[Task]: Please reproduce the data exactly and omit the pictures.

+ + + + +

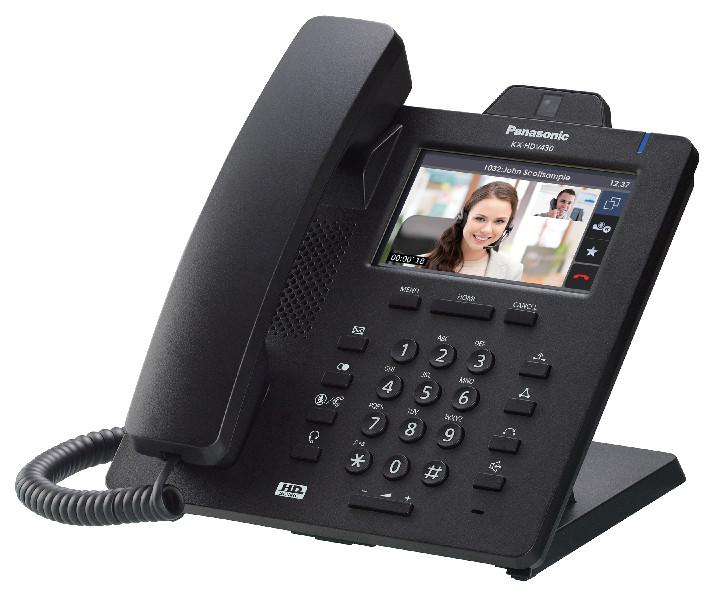 Panasonic KX-HDV430 SIP Deskphone   ProVu Communications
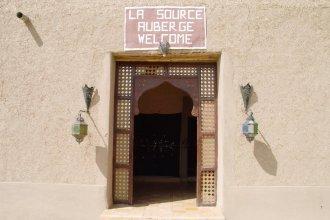 Auberge La Source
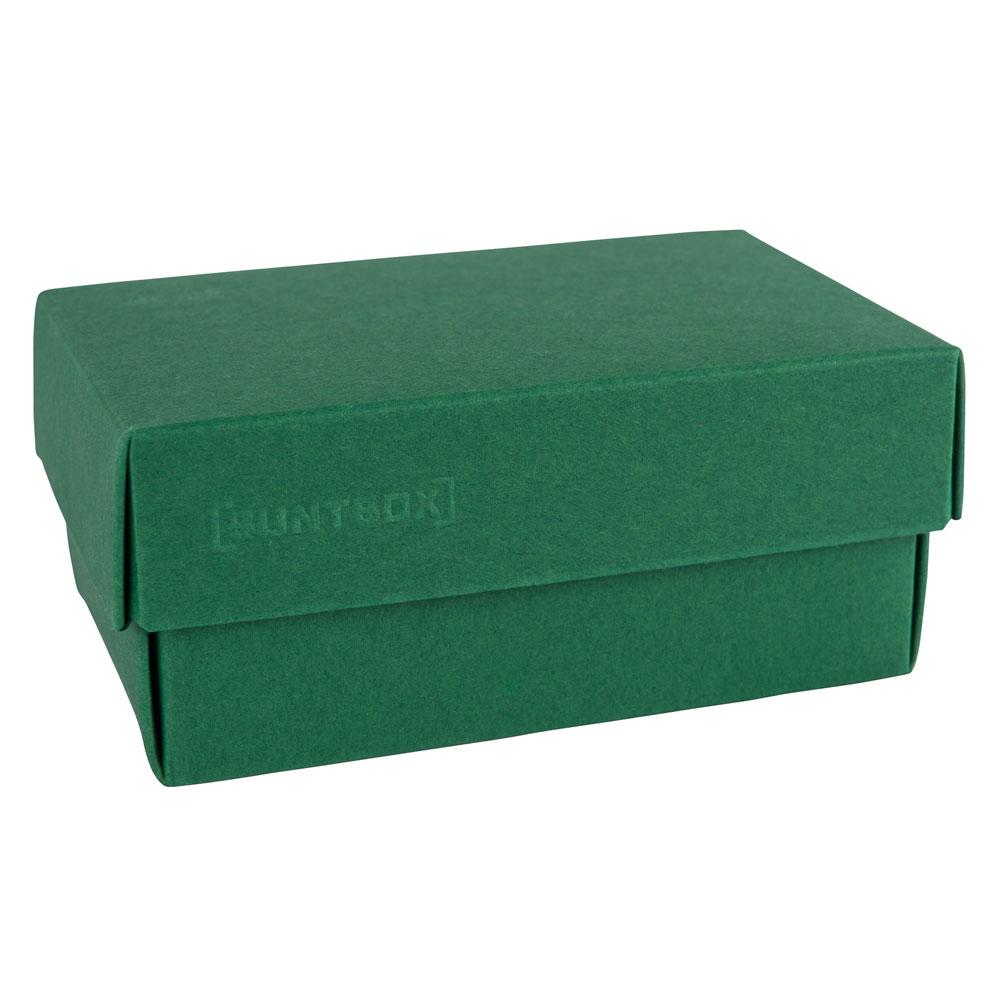 Dozen met losse deksel - Groen (Emerald)
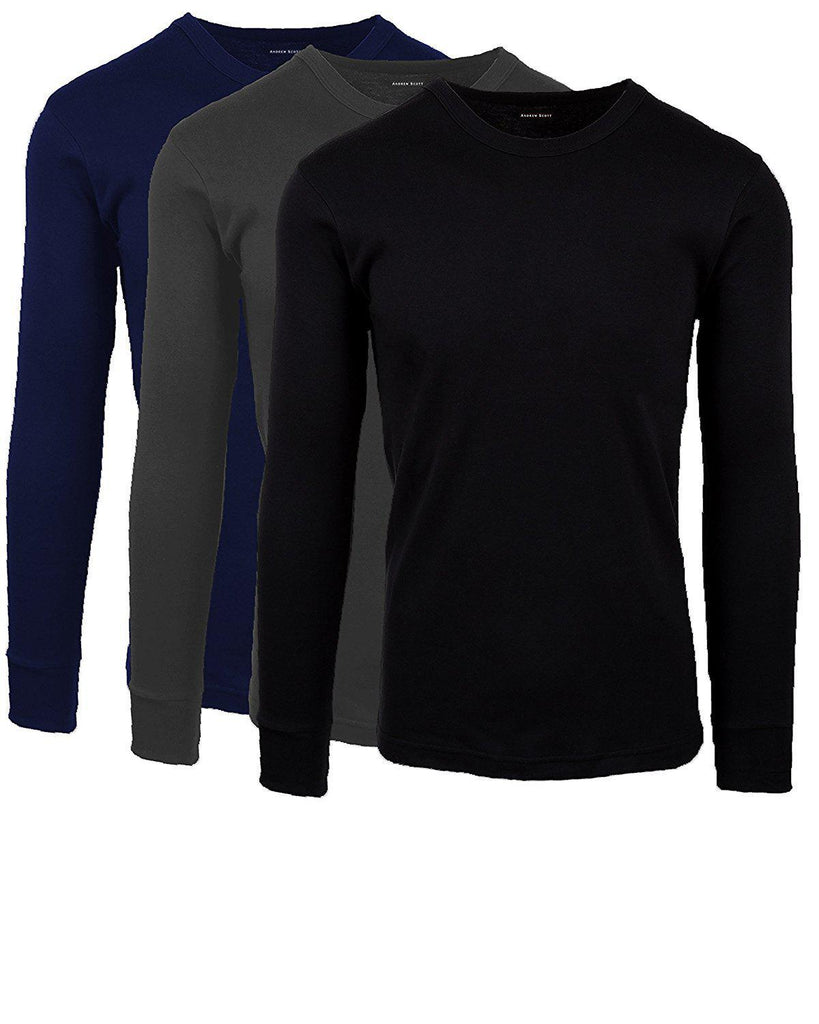 [3-Pack] Andrew Scott Men's Premium Cotton Thermal Shirt-Grey, Black, Navy-S-Daily Steals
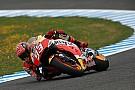 """Márquez: """"Me veo con ritmo para seguir a las Yamaha"""""""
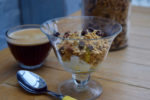 Coffee-granola-recipe-lucyloves-east-sheen-village
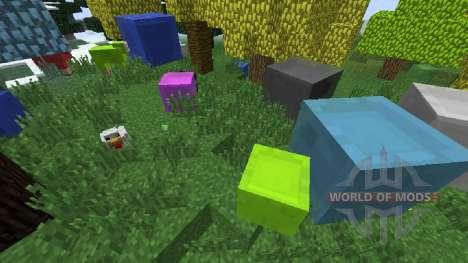 Dye Trees para Minecraft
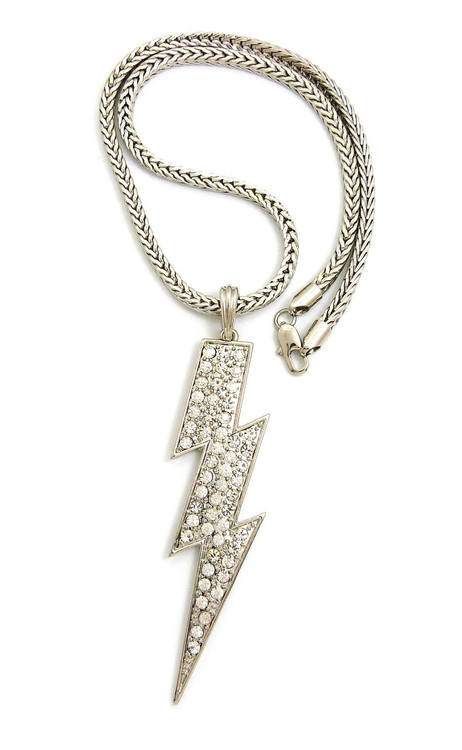 Ladies Lightning chain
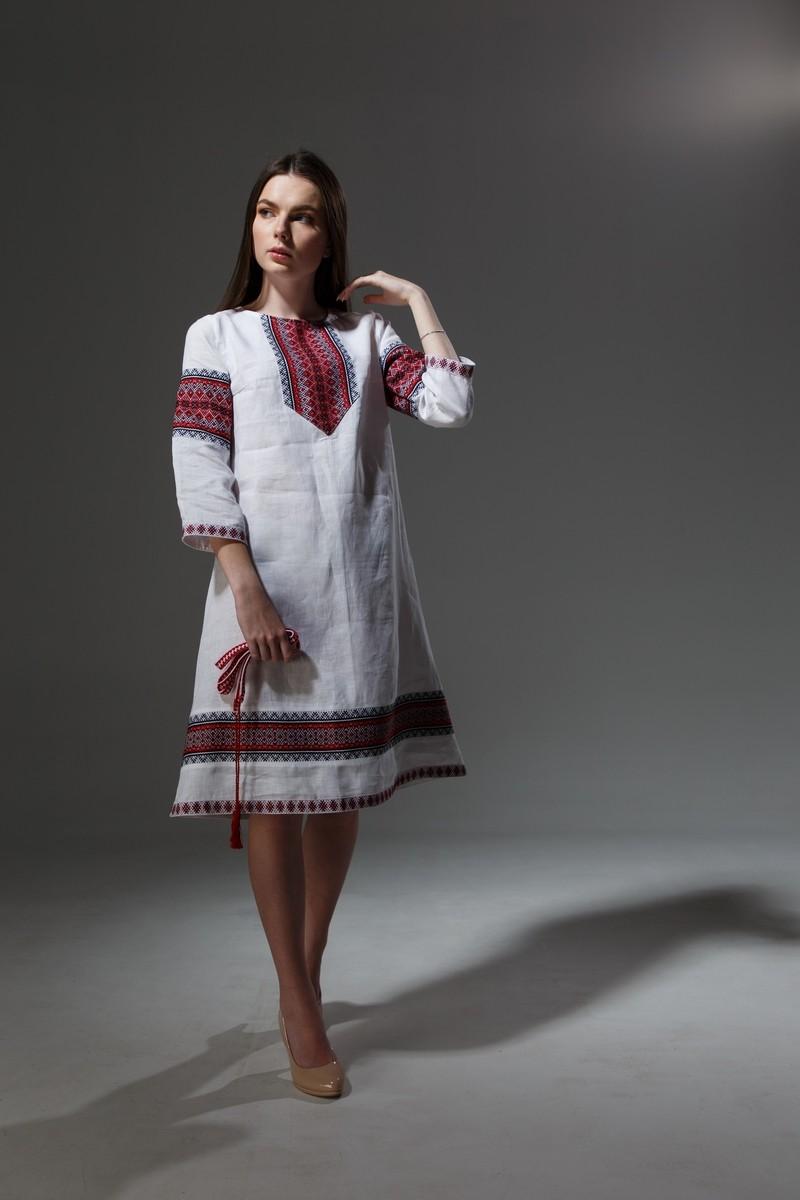 """Льняное платье """"Трапеция""""  с орнаментом. Фото 1"""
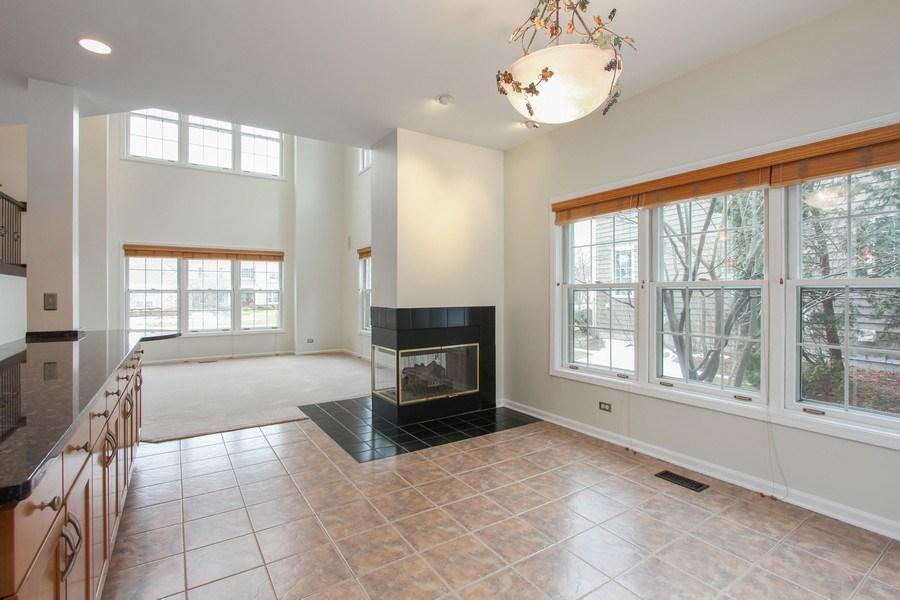 Real Estate Photography - 1191 Rodgers Lane, Lake Zurich, IL, 60047 - Kitchen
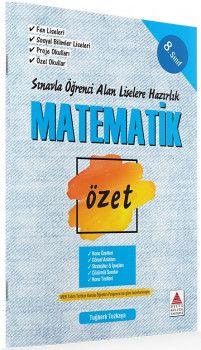Delta Kültür 8. Sınıf Matematik Özet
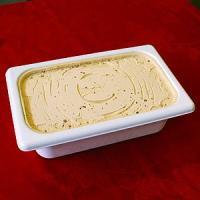 アイスクリーム 業務用 2リットル明治アーモンドクランチアイス|fbcreate|02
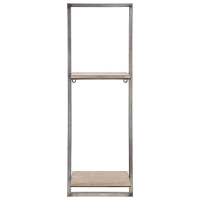 Two-Tiered Shelf, 32 x 10,5''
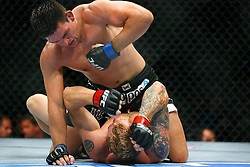 August 9, 2008; Minneapolis, MN, USA;  Middleweights Demian Maia (black trunks) and Jason MacDonald (white trunks) battle during their bout at the Target Center in Minneapolis, MN at UFC 87: Seek and Destroy.  Maia won via rear naked choke in the third round.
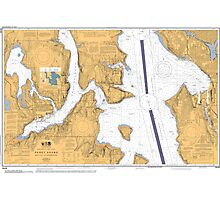 Seattle Washington Puget Sound Nautical Map Photographic Print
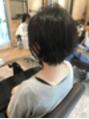 【aina銀座】首元スッキリショート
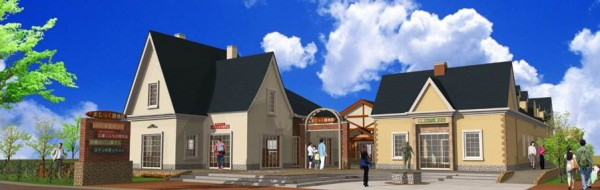 日本鳥取縣北榮町將興建「柯南之里集合店鋪」,其中主角工藤新一的住家也將真實呈現。(圖擷自北榮町商工會網站)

+ + + + +

[Answer to this exercise]:
 Panasonic KX-HDV430 SIP Deskphone   ProVu Communications
 Auberge La Source
 Dozen met losse deksel - Groen (Emerald)
 [3-Pack] Andrew Scott Men's Premium Cotton Thermal Shirt-Grey, Black, Navy-S-Daily Steals
 """Márquez: """"Me veo con ritmo para seguir a las Yamaha"""""""
 Coffee-granola-recipe-lucyloves-east-sheen-village
 Dye Trees para Minecraft
 Ladies Lightning chain
 """Льняное платье """"Трапеция""""  с орнаментом. Фото 1"""
 Real Estate Photography - 1191 Rodgers Lane, Lake Zurich, IL, 60047 - Kitchen
Delta Kültür 8. Sınıf Matematik Özet
 アイスクリーム 業務用 2リットル明治アーモンドクランチアイス|fbcreate|02
 Two-Tiered Shelf, 32 x 10,5''
 August 9, 2008; Minneapolis, MN, USA;  Middleweights Demian Maia (black trunks) and Jason MacDonald (white trunks) battle during their bout at the Target Center in Minneapolis, MN at UFC 87: Seek and Destroy.  Maia won via rear naked choke in the third round.
 Seattle Washington Puget Sound Nautical Map Photographic Print
 【aina銀座】首元スッキリショート
 日本鳥取縣北榮町將興建「柯南之里集合店鋪」,其中主角工藤新一的住家也將真實呈現。(圖擷自北榮町商工會網站)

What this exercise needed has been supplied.